Uma audiência pública marcou, na segunda-feira (26), o início da tramitação da Proposta de Emenda Constitucional (PEC) 32/2020, da Reforma Administrativa na Comissão de Constituição e Justiça e de Cidadania (CCJ) da Câmara dos Deputados. As audiências ocorrem até o dia 14 de maio. O relator da proposta, deputado Darci de Matos (PSD-SC), já afirmou que pretende votar a proposta na Comissão ainda na segunda quinzena de maio.

Especialistas que  participaram da audiência na segunda-feira criticaram pontos da proposta como o fim da estabilidade para alguns cargos, a criação do vínculo de experiência e a ampliação dos poderes do presidente da República.

O representante do governo no debate, o secretário especial de Desburocratização, Gestão e Governo Digital do Ministério da Economia, Caio Paes de Andrade, alegou que os atuais servidores não terão seus direitos afetados e que a ideia é criar uma administração mais moderna e eficiente. No entanto, diferentes estudos técnicos já comprovaram que os efeitos negativos para os atuais servidores serão imediatos. 

O presidente da Associação Nacional dos Procuradores dos Estados e do Distrito Federal (Anape), Vicente Braga, lembrou durante a audiência que a proposta atinge os atuais servidores em alguns pontos, como na parte que trata da dedicação exclusiva dos servidores, e proíbe que servidores tenham qualquer outra atividade remunerada, mesmo que sem relação com o serviço público. A exceção é para o ensino e atividades de profissional de saúde.

Braga também considerou “um grande retrocesso” a previsão de um vínculo de experiência, após a aprovação em prova de concurso, com duração mínima de um ano para cargos que não sejam típicos de Estado, e dois anos para os típicos de Estado, para determinar a classificação final e os aprovados no concurso público. Segundo Braga, um aprovado em concurso, cumprindo vínculo de experiência, não teria condições de praticar atos estratégicos de carreiras típicas de Estado.

O procurador também criticou as mudanças previstas na estabilidade do servidor, que pelo texto fica restrita a servidores ocupantes de cargos típicos de Estado, cumpridos o vínculo de experiência e mais um ano no cargo.

“Não se pode falar em Estado Democrático de Direito com instituição fragilizada. Não se pode admitir que se utilize o discurso de que a estabilidade é utilizada como um escudo para o servidor público. Ela não é um escudo para o servidor público. Ela é um escudo para o cargo daquele servidor, para blindá-lo de qualquer interesse ilegítimo por parte de quem quer que seja: um cidadão, um gestor, um superior ou quem for”, disse Vicente Braga.

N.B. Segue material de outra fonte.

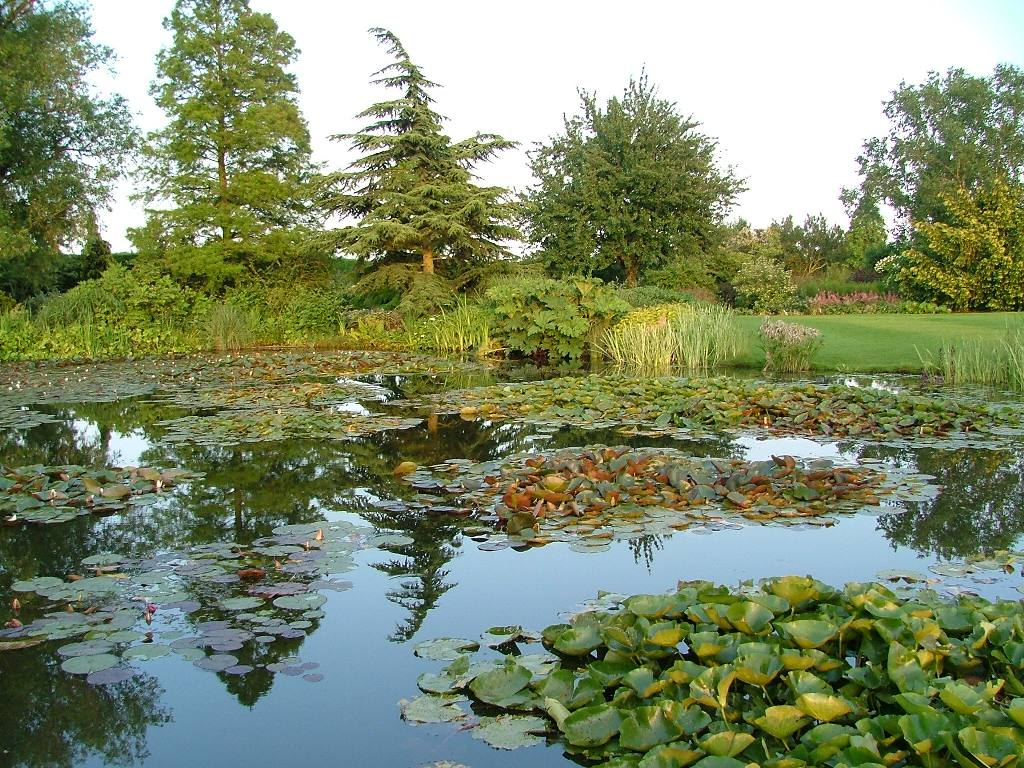 Around our District - Ponds at Hyde Hall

O coordenador-técnico do Departamento Intersindical de Estatística e Estudos Socioeconômicos (Dieese), Fausto Augusto Júnior, também criticou, entre outros pontos, as mudanças nas regras de estabilidade.

Segundo ele, as mudanças são “o cúmulo da falta de responsabilidade” e farão com que os trabalhadores possam ser “modificados ao sabor do governo de plantão”, ferindo o princípio da impessoalidade da administração pública.

Poderes do presidente

Outro ponto bastante criticado na reunião é a definição contida na PEC que aumenta os poderes do presidente e estabelece, entre outros pontos, que decretos presidenciais poderão criar ou extinguir órgãos públicos. Para Francisco de Queiroz Bezerra Cavalcanti, diretor e professor titular de Direito Administrativo da Faculdade de Direito da Universidade Federal de Pernambuco, esse item “é um desastre”, usurpa poderes do Legislativo e agride a autonomia dos poderes.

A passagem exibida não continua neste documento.